→ Excerpt to read:
.....
Not sure if this belongs in that thread, but here's a vid about control of robots: https://youtu.be/A22Ej6kb2wo Here is his channel: https://www.youtube.com/channel/UChfUOAhz7ynELF-s_1LPpWg The guy is involved with Drake, some alternative to ROS? https://drake.mit.edu/

>>4741 Thanks for those links Anon. Looks like MIT has moved forward with these efforts quite nicely over time.

While this is nominally a database book per se, it's largely focused on optimizations for data throughput. As such, it certainly qualifies as a valuable reference for robowaifu systems engineering. In particular, chapter 11 Stream Processing, is a very important topic in the realms that the RPCS would seek to address. > www.oreilly.com/library/view/designing-data-intensive-applications/9781491903063/ https://github.com/ept/ddia-references

While this metaphor was explicitly developed for the software industry, it has many corollaries in other industries. For example, SophieDev Anon is trying his hand at 3D modeling. As a TD in the industry, I have seen literally dozens of examples of people -- artists in particular -- piling up technical debt rushing work with excessive shortcuts to try and meet some intermediate asset checkpoint and just get it out the door. But during that effort, they were not considering the later costs to fix their hot messes before being able to continue the overall project itself. That's technical debt in the creative industry, and it has direct implications for our robowaifu designs. Another more apparent technical debt for some of us might be the choice to use the Python programming language as a means to 'quickly' get various AI projects up and going. Just like incurring real-world debts, this can speed up the prototyping stage measurably. But let's imagine that it turns out that multi-gigabyte libraries might have a hard time even fitting inside a small compute hardware platform within our early robowaifus -- much less running well on them. Further, suppose that robowaifus need to be able to respond in realtime/neartime for most AI-related tasks, and we find out that literally the only way to make these processes work properly is by using embedded C code on the microcontrollers instead. Now, the original ideas will need to be recast into this more efficiency-oriented approach first before it will actually work IRL. That's technical debt in software industry (with a close corollary in the electronics industry), and it must be repaid quickly if the project isn't to stall out. We could discuss mechanics, power, materials, and so on. Technical debt is a potential phenomenon for all of these arenas. This is an important and fairly deep topic actually, and I'd like to begin a discussion with robowaifuists about how we can both take advantage of technical debt, and also remediate it ('pay it back') in our works too. If we don't account properly for this phenomenon early, we almost certainly as a group will fall literally years behind in our ability to deliver robowaifus (hopefully well before the globohomo ruins everything). For any anons unaware of the concept, here's where the idea got started: http://wiki.c2.com/?WardExplainsDebtMetaphor https://www.agilealliance.org/introduction-to-the-technical-debt-concept

>>11904 >technical debt >sculpting I tried to do everything in CAD, but it has limits. I never thought sculpting parts should be avoided completely, only minimized as much as possible. Either way, there aren't many users here which are trying out stuff and posting it in the first place. The more parts we have we can work with, the better. >Python bashing, once again Code can be replaced piece by piece and called by the rest of the codebase. We won't have gigabytes of Python code anyways, I think. That aside, we will need to integrate as many programs from other people as possible, in all kinds of languages. Trying to write everything from the scratch in C or C++ would be some delusional attempt, so frustrating that the few people which are even trying now, would drop out, since there would be no hope of ever archiving anything in some reasonable amount of time.
.....
→ Records supplied:
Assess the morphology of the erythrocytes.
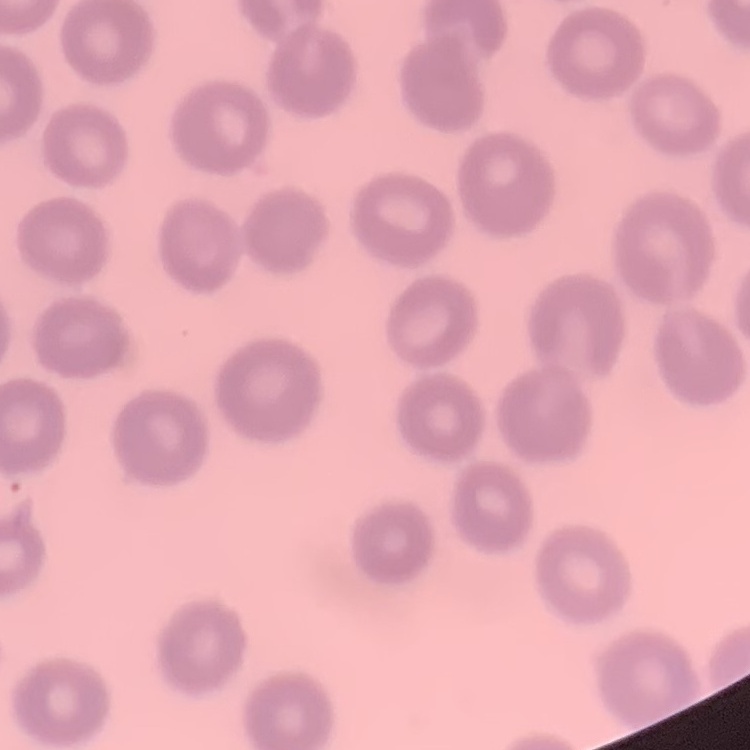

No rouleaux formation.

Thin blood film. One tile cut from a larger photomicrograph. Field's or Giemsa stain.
.....
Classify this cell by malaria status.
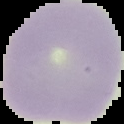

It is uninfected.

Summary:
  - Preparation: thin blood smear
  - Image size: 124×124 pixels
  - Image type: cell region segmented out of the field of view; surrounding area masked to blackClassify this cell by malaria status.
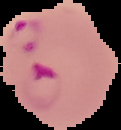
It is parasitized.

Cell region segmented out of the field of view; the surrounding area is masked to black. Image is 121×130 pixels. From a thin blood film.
.....
→ Written problem:
Reproduce the passage of the forum thread starting at "Not sure if" and ending at "nicely over time.". The records are separate material and have no connection to the forum thread.

→ Task result:
Not sure if this belongs in that thread, but here's a vid about control of robots: https://youtu.be/A22Ej6kb2wo Here is his channel: https://www.youtube.com/channel/UChfUOAhz7ynELF-s_1LPpWg The guy is involved with Drake, some alternative to ROS? https://drake.mit.edu/

>>4741 Thanks for those links Anon. Looks like MIT has moved forward with these efforts quite nicely over time.